» Exercise description
Reproduce verbatim the part of the listing that opens with the line containing "Looking at the scene, how" and closes with the line containing "2.41 metres", including both of those lines.

» Records for this exercise
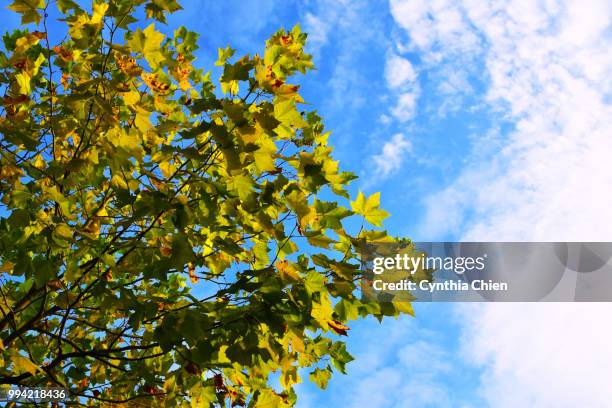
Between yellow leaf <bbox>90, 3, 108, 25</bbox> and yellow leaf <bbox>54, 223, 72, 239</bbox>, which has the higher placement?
yellow leaf <bbox>90, 3, 108, 25</bbox>

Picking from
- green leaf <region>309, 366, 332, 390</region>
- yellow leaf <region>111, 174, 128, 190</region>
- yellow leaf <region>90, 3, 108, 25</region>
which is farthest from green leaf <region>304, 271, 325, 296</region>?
yellow leaf <region>90, 3, 108, 25</region>

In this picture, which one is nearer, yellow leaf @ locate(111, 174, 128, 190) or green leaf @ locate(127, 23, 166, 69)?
green leaf @ locate(127, 23, 166, 69)

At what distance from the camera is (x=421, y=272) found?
3117mm

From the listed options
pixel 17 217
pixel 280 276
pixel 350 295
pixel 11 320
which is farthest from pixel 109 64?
pixel 350 295

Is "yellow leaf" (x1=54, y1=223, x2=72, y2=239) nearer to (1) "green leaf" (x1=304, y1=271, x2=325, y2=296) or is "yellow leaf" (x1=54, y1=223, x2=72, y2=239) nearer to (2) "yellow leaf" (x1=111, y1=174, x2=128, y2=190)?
(2) "yellow leaf" (x1=111, y1=174, x2=128, y2=190)

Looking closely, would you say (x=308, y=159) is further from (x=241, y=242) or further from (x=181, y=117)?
(x=181, y=117)

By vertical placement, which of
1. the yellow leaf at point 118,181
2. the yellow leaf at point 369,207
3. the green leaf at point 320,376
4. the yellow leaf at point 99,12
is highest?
the yellow leaf at point 99,12

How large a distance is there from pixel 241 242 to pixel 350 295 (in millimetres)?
1111

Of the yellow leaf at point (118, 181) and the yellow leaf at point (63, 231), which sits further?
the yellow leaf at point (118, 181)

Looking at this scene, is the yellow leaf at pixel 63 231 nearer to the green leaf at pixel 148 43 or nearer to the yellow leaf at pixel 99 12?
the green leaf at pixel 148 43

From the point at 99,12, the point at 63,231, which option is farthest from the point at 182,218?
the point at 99,12

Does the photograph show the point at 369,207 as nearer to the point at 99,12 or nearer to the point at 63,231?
the point at 63,231

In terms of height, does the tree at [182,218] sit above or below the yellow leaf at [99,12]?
below

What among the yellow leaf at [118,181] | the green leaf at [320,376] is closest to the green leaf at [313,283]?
the yellow leaf at [118,181]
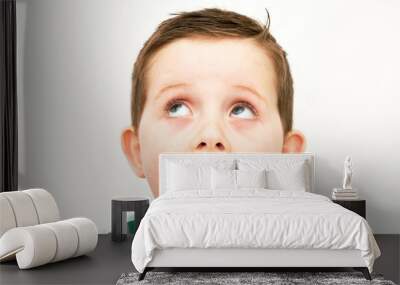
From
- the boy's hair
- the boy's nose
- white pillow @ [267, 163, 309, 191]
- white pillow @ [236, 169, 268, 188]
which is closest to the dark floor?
white pillow @ [267, 163, 309, 191]

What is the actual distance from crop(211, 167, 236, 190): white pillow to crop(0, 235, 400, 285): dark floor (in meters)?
1.09

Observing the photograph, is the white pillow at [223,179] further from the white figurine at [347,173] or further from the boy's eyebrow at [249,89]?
the white figurine at [347,173]

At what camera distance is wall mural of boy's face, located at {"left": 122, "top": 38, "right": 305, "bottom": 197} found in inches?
277

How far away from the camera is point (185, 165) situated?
21.8 feet

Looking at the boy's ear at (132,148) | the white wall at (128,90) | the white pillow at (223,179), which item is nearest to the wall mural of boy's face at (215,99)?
the boy's ear at (132,148)

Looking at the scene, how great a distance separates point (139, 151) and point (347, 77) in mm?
2490

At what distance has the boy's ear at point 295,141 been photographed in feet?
23.5

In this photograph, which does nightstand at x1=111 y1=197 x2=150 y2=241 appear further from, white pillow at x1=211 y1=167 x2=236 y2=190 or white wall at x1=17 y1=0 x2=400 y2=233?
white pillow at x1=211 y1=167 x2=236 y2=190

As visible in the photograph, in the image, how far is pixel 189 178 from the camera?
6.47 metres

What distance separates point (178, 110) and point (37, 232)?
2.41 metres

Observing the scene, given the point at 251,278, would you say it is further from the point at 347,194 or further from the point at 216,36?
the point at 216,36

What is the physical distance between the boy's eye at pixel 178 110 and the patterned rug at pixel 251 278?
2365mm

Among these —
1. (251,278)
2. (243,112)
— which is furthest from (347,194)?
(251,278)

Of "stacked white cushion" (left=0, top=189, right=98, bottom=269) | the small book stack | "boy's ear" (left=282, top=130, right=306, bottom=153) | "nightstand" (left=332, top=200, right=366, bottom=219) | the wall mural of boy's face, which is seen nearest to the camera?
"stacked white cushion" (left=0, top=189, right=98, bottom=269)
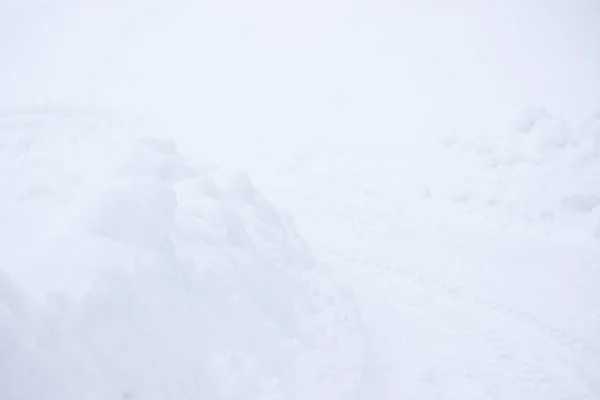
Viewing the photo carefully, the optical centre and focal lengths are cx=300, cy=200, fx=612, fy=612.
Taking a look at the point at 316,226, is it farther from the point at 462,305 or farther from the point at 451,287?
the point at 462,305

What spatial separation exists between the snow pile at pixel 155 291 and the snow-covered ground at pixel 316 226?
0.02 meters

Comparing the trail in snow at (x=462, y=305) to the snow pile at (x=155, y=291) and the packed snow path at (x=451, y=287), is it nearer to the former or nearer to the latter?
the packed snow path at (x=451, y=287)

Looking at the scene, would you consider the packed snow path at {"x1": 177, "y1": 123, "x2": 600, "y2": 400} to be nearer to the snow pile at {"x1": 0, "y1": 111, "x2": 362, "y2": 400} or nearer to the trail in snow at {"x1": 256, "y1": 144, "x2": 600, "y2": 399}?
the trail in snow at {"x1": 256, "y1": 144, "x2": 600, "y2": 399}

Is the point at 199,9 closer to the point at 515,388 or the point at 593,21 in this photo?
the point at 593,21

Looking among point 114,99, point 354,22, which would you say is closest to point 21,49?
point 114,99

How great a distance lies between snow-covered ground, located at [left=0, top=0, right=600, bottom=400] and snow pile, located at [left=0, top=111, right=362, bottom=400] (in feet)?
0.06

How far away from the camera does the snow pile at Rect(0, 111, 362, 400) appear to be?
333 cm

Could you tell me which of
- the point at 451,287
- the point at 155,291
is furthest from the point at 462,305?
the point at 155,291

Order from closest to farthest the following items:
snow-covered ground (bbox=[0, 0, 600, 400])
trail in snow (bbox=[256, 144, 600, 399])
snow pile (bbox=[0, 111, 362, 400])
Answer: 1. snow pile (bbox=[0, 111, 362, 400])
2. snow-covered ground (bbox=[0, 0, 600, 400])
3. trail in snow (bbox=[256, 144, 600, 399])

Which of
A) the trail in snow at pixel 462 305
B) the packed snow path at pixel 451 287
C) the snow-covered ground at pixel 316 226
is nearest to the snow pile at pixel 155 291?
the snow-covered ground at pixel 316 226

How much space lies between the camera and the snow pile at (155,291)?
3332 mm

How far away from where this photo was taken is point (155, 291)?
13.5 feet

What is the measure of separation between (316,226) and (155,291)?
430 centimetres

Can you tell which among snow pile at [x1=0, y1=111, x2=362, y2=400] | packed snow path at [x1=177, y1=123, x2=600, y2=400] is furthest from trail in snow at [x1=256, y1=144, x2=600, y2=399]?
snow pile at [x1=0, y1=111, x2=362, y2=400]
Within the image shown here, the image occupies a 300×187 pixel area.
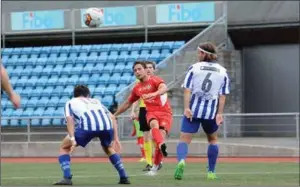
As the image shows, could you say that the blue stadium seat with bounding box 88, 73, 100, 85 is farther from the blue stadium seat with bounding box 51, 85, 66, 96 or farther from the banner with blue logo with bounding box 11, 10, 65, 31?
the banner with blue logo with bounding box 11, 10, 65, 31

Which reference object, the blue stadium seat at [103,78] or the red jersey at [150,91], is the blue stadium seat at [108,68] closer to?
the blue stadium seat at [103,78]

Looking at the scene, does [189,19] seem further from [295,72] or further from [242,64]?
[295,72]

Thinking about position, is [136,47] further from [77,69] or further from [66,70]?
[66,70]

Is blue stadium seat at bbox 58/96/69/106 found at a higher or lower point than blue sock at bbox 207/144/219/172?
lower

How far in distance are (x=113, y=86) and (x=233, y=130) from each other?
6.11 m

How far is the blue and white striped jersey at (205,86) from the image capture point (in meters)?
10.6

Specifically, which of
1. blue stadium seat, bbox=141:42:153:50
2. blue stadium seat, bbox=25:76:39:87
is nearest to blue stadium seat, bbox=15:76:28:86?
blue stadium seat, bbox=25:76:39:87

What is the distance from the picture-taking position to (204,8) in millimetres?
27656

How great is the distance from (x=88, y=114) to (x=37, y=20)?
20315 millimetres

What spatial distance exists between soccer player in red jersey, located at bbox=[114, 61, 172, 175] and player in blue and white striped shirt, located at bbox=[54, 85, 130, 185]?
1.37 m

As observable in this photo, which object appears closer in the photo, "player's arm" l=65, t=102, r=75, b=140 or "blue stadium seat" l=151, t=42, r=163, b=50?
"player's arm" l=65, t=102, r=75, b=140

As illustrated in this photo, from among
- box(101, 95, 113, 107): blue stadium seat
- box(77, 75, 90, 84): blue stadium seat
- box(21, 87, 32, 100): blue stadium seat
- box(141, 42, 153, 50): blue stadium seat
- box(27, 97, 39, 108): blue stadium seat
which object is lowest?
box(27, 97, 39, 108): blue stadium seat

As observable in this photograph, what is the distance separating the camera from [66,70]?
90.7 feet

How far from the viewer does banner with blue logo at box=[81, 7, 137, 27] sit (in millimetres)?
28641
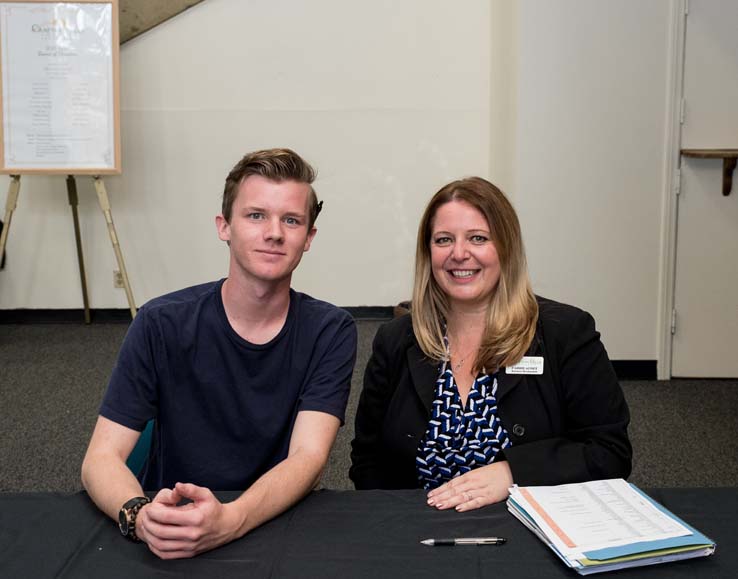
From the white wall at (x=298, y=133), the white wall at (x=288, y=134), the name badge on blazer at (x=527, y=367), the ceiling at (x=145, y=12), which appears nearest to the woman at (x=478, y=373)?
the name badge on blazer at (x=527, y=367)

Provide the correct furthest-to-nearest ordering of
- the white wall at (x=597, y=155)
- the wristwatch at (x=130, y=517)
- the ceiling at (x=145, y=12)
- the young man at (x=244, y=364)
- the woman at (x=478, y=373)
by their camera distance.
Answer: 1. the ceiling at (x=145, y=12)
2. the white wall at (x=597, y=155)
3. the woman at (x=478, y=373)
4. the young man at (x=244, y=364)
5. the wristwatch at (x=130, y=517)

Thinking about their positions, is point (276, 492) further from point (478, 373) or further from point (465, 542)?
point (478, 373)

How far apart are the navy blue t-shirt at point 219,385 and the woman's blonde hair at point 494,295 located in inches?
9.7

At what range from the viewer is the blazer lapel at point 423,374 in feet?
5.99

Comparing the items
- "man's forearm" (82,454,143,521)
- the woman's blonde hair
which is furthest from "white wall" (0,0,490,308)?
"man's forearm" (82,454,143,521)

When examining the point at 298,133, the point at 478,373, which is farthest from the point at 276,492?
the point at 298,133

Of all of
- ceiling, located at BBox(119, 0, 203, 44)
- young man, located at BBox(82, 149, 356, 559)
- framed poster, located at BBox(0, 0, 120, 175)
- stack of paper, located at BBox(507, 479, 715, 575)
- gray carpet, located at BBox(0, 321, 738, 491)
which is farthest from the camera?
ceiling, located at BBox(119, 0, 203, 44)

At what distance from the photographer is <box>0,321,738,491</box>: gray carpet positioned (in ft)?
10.2

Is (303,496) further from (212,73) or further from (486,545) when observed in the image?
(212,73)

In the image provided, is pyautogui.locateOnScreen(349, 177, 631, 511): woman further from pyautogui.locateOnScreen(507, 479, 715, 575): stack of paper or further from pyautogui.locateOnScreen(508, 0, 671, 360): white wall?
pyautogui.locateOnScreen(508, 0, 671, 360): white wall

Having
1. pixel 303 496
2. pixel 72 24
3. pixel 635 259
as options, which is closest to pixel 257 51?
pixel 72 24

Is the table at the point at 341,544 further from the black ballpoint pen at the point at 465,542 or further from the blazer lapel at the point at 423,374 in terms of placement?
the blazer lapel at the point at 423,374

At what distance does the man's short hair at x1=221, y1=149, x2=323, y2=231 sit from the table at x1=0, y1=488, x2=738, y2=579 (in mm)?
642

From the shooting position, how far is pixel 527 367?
1795mm
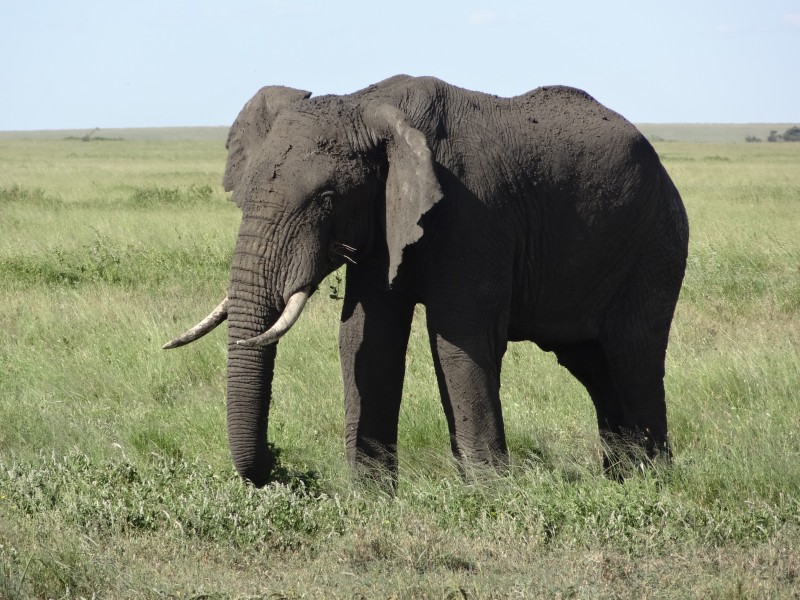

» Exercise result
Looking at the scene, how great a distance separates point (139, 151) and point (347, 77) in mm?
2490

At what distance has the boy's ear at point 295,141 been photographed in feet?
23.5

In this photograph, which does nightstand at x1=111 y1=197 x2=150 y2=241 appear further from, white pillow at x1=211 y1=167 x2=236 y2=190 or white wall at x1=17 y1=0 x2=400 y2=233?
white pillow at x1=211 y1=167 x2=236 y2=190

As visible in the photograph, in the image, how far is pixel 189 178 from the camera?
6.47 metres

What distance separates point (178, 110) and point (37, 232)?
2.41 metres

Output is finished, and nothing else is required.